Résolument engagée dans la traçabilité de ses minerais, la République démocratique du Congo a décidé de renforcer les dispositifs en vigueur avec la mise en place d’un système de certification de différentes réserves minières sur l’ensemble du territoire national.
Puisque la certification rime avec la transparence, le ministre des Mines Kizito Pakabomba a ouvert jeudi 12 septembre à Kinshasa, les travaux de l’atelier sur l’optimisation des systèmes de traçabilité et la diligence raisonnable dans le secteur des mines en RD Congo.

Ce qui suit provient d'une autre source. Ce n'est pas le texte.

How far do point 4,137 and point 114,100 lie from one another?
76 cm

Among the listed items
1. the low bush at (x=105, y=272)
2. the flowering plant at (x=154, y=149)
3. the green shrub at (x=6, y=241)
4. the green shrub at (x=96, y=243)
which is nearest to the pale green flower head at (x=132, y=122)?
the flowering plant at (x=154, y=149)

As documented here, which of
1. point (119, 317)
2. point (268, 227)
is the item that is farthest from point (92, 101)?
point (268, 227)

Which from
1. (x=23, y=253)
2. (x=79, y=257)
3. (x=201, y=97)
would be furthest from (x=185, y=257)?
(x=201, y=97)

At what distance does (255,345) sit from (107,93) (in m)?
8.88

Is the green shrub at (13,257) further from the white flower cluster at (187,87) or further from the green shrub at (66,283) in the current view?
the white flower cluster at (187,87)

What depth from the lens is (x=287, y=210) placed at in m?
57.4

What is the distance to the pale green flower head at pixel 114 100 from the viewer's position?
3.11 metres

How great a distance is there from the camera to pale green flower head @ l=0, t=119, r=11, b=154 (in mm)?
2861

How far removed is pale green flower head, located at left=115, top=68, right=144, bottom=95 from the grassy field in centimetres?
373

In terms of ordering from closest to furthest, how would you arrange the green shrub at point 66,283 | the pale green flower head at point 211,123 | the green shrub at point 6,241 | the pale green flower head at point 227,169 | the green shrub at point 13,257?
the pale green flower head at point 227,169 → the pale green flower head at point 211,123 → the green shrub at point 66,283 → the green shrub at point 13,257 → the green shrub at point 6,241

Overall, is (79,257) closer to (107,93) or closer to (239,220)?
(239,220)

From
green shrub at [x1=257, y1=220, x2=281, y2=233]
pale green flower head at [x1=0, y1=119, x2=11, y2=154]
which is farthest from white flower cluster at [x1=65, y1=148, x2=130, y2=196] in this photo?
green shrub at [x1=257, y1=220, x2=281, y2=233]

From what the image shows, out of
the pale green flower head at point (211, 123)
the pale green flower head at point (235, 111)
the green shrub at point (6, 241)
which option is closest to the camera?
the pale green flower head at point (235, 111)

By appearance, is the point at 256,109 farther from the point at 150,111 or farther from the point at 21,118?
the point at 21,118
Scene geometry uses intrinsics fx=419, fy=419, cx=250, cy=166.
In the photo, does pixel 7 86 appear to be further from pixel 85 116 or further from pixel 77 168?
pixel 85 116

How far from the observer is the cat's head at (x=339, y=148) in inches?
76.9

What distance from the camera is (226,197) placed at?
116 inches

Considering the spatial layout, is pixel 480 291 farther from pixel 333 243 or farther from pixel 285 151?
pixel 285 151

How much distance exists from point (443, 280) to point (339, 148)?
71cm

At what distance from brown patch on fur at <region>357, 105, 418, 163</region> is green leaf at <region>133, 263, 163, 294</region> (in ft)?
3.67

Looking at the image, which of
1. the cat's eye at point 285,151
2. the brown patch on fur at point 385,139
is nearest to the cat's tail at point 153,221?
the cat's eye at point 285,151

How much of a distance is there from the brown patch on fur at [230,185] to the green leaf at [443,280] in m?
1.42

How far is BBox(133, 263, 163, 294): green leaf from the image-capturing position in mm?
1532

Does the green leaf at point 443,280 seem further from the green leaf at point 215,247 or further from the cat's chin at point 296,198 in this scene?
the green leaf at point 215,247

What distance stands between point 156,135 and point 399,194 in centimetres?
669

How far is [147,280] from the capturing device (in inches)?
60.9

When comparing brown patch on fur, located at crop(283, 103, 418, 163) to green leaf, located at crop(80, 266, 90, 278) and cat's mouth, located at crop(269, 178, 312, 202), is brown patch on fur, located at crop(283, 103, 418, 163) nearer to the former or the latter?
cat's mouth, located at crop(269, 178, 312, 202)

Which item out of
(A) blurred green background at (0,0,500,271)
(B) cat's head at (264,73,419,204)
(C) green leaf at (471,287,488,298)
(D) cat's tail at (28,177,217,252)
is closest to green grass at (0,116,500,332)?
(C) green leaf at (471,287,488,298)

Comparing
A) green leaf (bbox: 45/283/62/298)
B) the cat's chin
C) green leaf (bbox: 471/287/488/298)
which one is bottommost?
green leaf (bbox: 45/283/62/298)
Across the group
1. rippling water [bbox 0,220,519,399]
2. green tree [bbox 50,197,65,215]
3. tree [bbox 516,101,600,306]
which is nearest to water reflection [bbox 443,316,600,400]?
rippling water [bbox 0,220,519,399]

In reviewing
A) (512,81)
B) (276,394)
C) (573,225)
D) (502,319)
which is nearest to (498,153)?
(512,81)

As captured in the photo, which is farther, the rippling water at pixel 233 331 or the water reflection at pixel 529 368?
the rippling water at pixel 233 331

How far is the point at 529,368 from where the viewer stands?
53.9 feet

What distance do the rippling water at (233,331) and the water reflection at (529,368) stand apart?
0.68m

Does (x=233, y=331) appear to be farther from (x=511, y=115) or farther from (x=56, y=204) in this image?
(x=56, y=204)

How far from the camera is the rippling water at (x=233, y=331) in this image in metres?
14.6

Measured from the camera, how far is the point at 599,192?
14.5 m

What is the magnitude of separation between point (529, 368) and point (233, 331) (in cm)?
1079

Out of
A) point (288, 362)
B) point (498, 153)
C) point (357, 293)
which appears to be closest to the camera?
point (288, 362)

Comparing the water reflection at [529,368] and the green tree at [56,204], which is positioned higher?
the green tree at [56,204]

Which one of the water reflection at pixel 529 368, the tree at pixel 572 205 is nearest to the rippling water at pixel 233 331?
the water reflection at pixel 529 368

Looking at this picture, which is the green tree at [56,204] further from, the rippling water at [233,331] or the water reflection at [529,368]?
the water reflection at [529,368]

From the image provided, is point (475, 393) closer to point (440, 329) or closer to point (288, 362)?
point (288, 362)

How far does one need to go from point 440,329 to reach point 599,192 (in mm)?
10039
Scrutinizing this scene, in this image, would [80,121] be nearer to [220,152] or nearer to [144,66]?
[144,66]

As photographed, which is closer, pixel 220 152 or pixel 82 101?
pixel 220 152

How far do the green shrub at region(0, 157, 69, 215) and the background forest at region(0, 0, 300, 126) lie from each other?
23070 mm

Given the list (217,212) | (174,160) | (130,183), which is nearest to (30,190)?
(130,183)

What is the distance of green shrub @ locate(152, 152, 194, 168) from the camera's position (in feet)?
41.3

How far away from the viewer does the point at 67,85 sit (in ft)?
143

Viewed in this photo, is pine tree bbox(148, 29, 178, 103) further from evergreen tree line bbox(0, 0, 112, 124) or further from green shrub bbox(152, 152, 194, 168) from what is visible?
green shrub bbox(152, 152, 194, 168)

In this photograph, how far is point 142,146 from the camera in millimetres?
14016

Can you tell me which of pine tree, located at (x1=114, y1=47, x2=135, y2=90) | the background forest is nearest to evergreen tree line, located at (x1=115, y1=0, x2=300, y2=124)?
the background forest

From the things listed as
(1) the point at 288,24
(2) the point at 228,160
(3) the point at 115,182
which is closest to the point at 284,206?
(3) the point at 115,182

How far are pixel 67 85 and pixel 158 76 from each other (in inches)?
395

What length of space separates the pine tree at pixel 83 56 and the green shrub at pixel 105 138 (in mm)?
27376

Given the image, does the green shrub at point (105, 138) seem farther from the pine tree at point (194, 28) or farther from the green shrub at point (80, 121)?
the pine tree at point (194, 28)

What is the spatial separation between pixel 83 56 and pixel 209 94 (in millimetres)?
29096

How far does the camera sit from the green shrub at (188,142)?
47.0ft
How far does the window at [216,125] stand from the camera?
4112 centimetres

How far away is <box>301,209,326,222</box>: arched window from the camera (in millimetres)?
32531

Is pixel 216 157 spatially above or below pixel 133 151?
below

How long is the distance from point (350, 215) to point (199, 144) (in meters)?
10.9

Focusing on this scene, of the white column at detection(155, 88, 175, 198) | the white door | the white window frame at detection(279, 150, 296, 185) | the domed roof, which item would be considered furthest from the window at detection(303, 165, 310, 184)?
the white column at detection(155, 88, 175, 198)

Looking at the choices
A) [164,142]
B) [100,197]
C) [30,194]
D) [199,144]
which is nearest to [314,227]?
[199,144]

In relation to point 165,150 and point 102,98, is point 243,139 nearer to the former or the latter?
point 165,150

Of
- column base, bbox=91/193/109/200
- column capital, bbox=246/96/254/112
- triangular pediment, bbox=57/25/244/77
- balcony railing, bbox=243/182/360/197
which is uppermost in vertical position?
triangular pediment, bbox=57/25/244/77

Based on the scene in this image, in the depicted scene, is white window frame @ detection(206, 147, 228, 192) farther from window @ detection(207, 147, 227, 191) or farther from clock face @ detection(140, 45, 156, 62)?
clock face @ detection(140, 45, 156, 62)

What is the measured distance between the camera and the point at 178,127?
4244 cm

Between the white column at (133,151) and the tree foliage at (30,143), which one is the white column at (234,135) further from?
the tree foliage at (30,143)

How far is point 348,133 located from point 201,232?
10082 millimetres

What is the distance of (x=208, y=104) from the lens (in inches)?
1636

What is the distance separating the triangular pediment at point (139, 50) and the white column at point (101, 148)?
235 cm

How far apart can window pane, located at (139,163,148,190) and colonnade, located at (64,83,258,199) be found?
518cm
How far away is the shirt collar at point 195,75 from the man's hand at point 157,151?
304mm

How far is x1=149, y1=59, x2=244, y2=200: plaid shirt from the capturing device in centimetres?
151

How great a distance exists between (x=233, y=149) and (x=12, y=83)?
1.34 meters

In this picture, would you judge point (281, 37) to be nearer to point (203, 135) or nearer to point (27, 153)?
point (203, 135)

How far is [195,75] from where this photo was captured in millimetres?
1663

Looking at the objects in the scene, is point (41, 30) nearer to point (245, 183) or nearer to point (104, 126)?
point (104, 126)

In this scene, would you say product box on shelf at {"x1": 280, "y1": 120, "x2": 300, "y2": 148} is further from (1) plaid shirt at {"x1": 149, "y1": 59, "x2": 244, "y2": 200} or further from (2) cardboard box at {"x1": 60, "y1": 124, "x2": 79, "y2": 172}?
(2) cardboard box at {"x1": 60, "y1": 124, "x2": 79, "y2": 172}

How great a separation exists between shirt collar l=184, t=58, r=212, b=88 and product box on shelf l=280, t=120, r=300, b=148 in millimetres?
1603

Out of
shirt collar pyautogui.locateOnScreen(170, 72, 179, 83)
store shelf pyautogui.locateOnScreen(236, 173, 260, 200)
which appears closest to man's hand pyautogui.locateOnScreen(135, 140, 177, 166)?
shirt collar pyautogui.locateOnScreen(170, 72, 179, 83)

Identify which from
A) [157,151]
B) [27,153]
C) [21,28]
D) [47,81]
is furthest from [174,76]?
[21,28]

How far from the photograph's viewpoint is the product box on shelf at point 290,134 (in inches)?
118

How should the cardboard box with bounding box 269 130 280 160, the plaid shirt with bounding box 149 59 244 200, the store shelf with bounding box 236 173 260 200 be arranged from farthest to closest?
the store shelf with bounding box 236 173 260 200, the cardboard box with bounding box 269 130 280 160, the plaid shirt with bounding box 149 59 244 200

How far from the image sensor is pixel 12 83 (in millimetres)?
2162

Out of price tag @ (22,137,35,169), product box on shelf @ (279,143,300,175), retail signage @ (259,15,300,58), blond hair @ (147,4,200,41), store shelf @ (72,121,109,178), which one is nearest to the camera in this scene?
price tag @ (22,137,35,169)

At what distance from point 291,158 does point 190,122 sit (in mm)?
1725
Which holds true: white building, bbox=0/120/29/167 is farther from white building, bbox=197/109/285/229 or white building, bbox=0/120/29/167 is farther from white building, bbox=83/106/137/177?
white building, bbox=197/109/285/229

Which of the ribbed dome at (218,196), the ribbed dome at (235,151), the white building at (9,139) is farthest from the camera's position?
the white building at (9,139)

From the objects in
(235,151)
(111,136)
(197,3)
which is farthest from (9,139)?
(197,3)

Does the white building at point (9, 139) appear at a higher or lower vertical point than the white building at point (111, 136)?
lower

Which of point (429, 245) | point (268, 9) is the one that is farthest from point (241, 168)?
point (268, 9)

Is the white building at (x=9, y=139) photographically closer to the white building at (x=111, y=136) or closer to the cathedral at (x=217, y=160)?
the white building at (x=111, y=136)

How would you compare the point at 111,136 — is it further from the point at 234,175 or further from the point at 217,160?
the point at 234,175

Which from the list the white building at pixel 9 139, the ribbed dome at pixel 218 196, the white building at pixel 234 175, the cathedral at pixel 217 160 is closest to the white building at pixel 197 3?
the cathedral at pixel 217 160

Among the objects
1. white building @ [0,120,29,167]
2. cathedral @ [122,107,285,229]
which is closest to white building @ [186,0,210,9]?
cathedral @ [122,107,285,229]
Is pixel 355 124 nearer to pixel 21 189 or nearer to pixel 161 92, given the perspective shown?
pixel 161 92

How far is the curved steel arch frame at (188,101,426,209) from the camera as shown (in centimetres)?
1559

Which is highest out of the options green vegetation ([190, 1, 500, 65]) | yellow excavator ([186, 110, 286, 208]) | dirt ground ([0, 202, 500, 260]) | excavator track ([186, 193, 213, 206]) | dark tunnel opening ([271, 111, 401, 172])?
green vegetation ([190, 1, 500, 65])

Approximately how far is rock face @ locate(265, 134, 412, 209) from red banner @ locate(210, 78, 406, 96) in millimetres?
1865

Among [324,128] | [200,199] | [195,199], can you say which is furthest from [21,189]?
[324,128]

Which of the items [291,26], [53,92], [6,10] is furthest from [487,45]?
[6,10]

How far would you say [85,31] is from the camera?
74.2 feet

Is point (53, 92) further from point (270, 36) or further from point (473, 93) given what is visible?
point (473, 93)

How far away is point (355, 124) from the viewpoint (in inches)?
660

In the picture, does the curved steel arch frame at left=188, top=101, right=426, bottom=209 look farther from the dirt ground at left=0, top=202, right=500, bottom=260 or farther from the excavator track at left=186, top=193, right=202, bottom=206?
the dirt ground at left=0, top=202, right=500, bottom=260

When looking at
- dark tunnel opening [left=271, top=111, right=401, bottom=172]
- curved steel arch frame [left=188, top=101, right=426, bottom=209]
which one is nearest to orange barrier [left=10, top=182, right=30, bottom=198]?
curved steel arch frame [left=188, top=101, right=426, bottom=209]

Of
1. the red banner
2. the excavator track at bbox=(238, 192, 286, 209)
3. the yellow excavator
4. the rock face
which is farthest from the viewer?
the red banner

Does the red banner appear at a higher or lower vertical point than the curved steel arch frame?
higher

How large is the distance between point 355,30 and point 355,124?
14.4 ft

Au cours de cet important atelier au regard des enjeux, Kizito Pakabomba a souligné l’importance de la traçabilité et de la transparence dans la gestion des ressources minières, nécessaire pour la mise en place d’un système de certification des réserves minières en vue de la protection des intérêts nationaux.
Avec le système de certification de différentes réserves minières, la RDC envisage non seulement garantir que chaque portion de carré minier attribuée soit bien répertoriée et évaluée selon les standards internationaux, mais surtout de protéger les intérêts nationaux lors des négociations commerciales tout en renforçant la confiance des investisseurs, notamment dans la lutte contre l’exploitation illégale et la corruption.
Lors de la première réunion extraordinaire du Conseil des ministres du gouvernement Suminwa, le Président de la République a martelé que les ressources minières appartiennent à la nation et aux générations futures. En conséquence, leur gestion doit répondre aux principes « d’équité, de redevabilité et de développement durable ».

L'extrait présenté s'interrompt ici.